In the early nineties, we organised a workshop in India. Those were the days when even microscopes were a rare thing. Resources were limited both in finance and infrastructure and expertise. Yet, the workshop was a great success and probably one of its kinds in the history of medicine in bygone era. Dr Brunelli not only personally participated in the workshop, but also transported on loan 25 microscopes from Italy. To maximise the use of microscopes, we ran the workshop in two shifts for 12 h. Dr Brunelli's wholehearted help raised the standard of workshop to great heights. It was a great learning experience and a sense of fulfilment. We still cherish the memories of our association with Dr Brunelli.

He was a genius. He became chief of surgery at the age of 35. He was a pioneer in many aspects. He performed the first hip joint prosthesis replacement surgical technique in Italy in 1963 and introduced microsurgery in Italy in 1965. He was the first to perform brachial plexus surgery in 1972 and the first total limb re-implant in Europe in 1973. He was bestowed with Honoris Causa Degree by the University of Wroclaw. He always explored new horizons in science and medicine. He has set up the spinal cord lesion foundation and took up hard research on the anatomy and physiology of the bone marrow and its chances to be cured after a lesion.

He strongly believed that there is no substitute for hard work and advised young doctors that they must be prepared to make many sacrifices, must know that money does not come easily and must be aware of how much they must give up if they want to be thorough and well-trained doctors. He was a firm believer that each one of us has different skills and wanted that young doctors should go to foreign countries and add on to their professional skills.

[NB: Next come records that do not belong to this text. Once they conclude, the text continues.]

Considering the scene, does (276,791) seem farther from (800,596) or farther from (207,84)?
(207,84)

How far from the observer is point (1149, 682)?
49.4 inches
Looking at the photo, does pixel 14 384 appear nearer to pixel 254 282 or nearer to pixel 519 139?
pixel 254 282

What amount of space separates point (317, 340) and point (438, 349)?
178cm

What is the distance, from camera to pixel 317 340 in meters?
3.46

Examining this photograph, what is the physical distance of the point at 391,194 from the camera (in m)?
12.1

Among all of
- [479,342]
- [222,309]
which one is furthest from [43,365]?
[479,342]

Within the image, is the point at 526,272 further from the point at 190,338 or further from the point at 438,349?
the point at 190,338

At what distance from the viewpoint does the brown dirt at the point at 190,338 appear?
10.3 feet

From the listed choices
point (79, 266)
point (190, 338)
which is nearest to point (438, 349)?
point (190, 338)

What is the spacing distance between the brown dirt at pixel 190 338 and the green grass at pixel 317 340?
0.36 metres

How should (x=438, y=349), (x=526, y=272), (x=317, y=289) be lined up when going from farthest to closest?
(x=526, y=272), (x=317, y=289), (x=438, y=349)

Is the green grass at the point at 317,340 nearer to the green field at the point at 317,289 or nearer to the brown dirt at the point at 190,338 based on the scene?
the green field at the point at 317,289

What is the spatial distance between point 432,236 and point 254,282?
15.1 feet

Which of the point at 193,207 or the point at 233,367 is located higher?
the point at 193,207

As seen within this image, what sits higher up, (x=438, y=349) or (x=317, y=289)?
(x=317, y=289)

Dr Brunelli's research instinct was so great that he continued new experiments with the advancement of science and IT. Brunelli decided to connect – through a nerve graft – the extensions of the brain cells with the nerves of some muscles of the pelvis and legs, cutting off the bone marrow underneath the lesion. He proved the ability of the muscles to change its normal acetylcholine receptors to glutamate the neurotransmitter of the brain neurons. His research and experimentation proved that brain plasticity for multiple single neurons scattered in the brain cortex.

The testimony of magnanimous work of Giorgio Brunelli in medicine is that he has performed over 25,000 surgical procedures, 3500 of which with microsurgical techniques. He has authored 466 articles in previewed journals, 30 chapters and 10 scientific texts to his credit. Dr Brunelli was a versatile personality. Besides having scientific and surgical expertise, he was a successful athlete in various disciplines such as fencing, swimming and skiing. He loved vintage cars and participated in various races. He was a passionate nature lover and his love for nature finds its expression in Nature photography and paintings.

Dr Giorgio Brunelli, a great microsurgeon, a multifaceted personality, a thorough gentleman, fatherly figure and a true guide has physically left us, but his work and legacy remain a source of inspiration for generations to come. Our salute to him.